# Sixteen fish day



## steelhead sniper 860 (Nov 6, 2013)

went out for 2 hours in the AM caught 11 steelhead, went back out after daughter went to her grandmas house and landed 5 more. Was a good day on the water, float fishing with eggs, fish have beautiful color this time of the season. Enjoy it because in about a month majority of the fish will be back in the lake.


----------



## catfishjustin (Dec 2, 2012)

Nice fish. The colors on them are amazing. Looks like the water was clear there? Ever thought of getting a gopro or dont want to risk spot burning?


----------



## steelhead sniper 860 (Nov 6, 2013)

Not worried about spot burning based off a photo. I ordered a go-pro off eBay once and they sent me a small glass cup? Getting a refund was harder than usual (I was an eBay powerseller at one point in time) and just never made an effort again. I was actually just thinking about how to use my phone camera to make videos. Might look into it for next season.


----------



## steelhead sniper 860 (Nov 6, 2013)

Visibility wise the small creeks had around 12-inches of visibility the fish were all pushed into the fast water in the first half of the pools. The bigger rivers should be fishing well soon.


----------



## STRONGPERSUADER (Nov 5, 2006)

Reading your posts, along with your success, you should guide on those tribs. Nice job, congrats!


----------



## steelhead sniper 860 (Nov 6, 2013)

Guiding / sharing knowledge of a sport I take very seriously and am passionate about is somewhat of a dream I’ve had since my first few years of steelheading. There is a learning curve for this fish that some get quickly and others never figure out. I don’t think it will happen anytime soon Maybe when I am older.


----------



## laynhardwood (Dec 27, 2009)

Don’t guide on small tribs because the people come back and fish your spots when your not there. I know from experience believe me it’s not a good idea unless it’s a large trib.


----------



## steelhead sniper 860 (Nov 6, 2013)

I would never do that I live 10 minutes from the Vermilion which I know pretty well also. If I ever took anyone to the small trib it would be the one in your backyard


----------



## kapposgd (Apr 10, 2012)

You can guide on small creeks without worrying about them coming back - but you have to know your clients and make the call on whether they are avid fisherman or a guy who just goes once a year with his kids


----------



## kapposgd (Apr 10, 2012)

Or if they made an 8 hour drive up to fish with you for the weekend, you may not have much of a choice if everything else is blown out


----------



## catfishjustin (Dec 2, 2012)

Just make a fake pemission slip and tell clients its private land and puy up some posted signs lmao. Thats what i would do. Small tribs must be the way to go. Went to one when conditions where right and everyone was catching.


----------



## kapposgd (Apr 10, 2012)

Where you decide to market is important too. If you focus on places that require a long drive to get here, then you'll limit the risk of finding the guys you guided last week in the same spot you're trying to get to today.


----------



## laynhardwood (Dec 27, 2009)

steelhead sniper 860 said:


> I would never do that I live 10 minutes from the Vermilion which I know pretty well also. If I ever took anyone to the small trib it would be the one in your backyard


Ha ha, you dog you


----------



## Ctowner (May 9, 2017)

catfishjustin said:


> Just make a fake pemission slip and tell clients its private land and puy up some posted signs lmao. Thats what i would do. Small tribs must be the way to go. Went to one when conditions where right and everyone was catching.
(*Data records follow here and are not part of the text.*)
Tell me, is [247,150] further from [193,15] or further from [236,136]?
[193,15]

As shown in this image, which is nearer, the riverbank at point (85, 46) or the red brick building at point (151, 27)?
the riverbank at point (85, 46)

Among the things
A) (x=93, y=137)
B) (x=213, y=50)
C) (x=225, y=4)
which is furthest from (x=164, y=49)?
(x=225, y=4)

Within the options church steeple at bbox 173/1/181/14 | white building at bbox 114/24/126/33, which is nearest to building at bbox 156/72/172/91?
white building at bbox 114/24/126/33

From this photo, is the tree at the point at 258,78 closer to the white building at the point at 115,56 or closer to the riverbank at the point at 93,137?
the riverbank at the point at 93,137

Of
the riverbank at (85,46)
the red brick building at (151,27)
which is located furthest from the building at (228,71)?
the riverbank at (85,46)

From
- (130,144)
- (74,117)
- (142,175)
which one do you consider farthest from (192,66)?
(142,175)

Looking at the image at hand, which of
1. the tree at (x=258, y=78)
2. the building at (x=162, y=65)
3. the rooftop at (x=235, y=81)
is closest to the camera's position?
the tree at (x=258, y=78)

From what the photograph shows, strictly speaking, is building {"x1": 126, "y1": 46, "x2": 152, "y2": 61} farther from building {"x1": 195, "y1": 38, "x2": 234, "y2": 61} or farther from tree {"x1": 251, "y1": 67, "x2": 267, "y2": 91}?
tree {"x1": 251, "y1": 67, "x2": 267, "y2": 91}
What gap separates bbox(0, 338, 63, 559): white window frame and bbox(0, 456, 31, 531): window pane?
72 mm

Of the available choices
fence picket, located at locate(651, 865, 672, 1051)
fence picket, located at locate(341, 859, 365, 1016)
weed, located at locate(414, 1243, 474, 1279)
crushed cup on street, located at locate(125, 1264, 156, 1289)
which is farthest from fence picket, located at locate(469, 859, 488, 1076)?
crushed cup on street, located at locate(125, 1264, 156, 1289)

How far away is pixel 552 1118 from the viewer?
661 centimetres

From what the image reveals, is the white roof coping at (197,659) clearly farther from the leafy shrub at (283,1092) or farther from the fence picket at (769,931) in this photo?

u can get a ticket for messing up state game land with fake signs


----------



## steelhead sniper 860 (Nov 6, 2013)

62 year old dad made his maiden voyage this year to the stream. He tied up 6 of his first ever spawn sacs, used a 6’6” ugly stick rod, Walmart pencil bobber some size 8 snelled eagle claw hooks, managed to pull 2 steelhead and missed a few others, one he landed was a fish Ohio 28” male.


----------



## laynhardwood (Dec 27, 2009)

Vermilion is not a large trib to me. The Grand River is a large trib


----------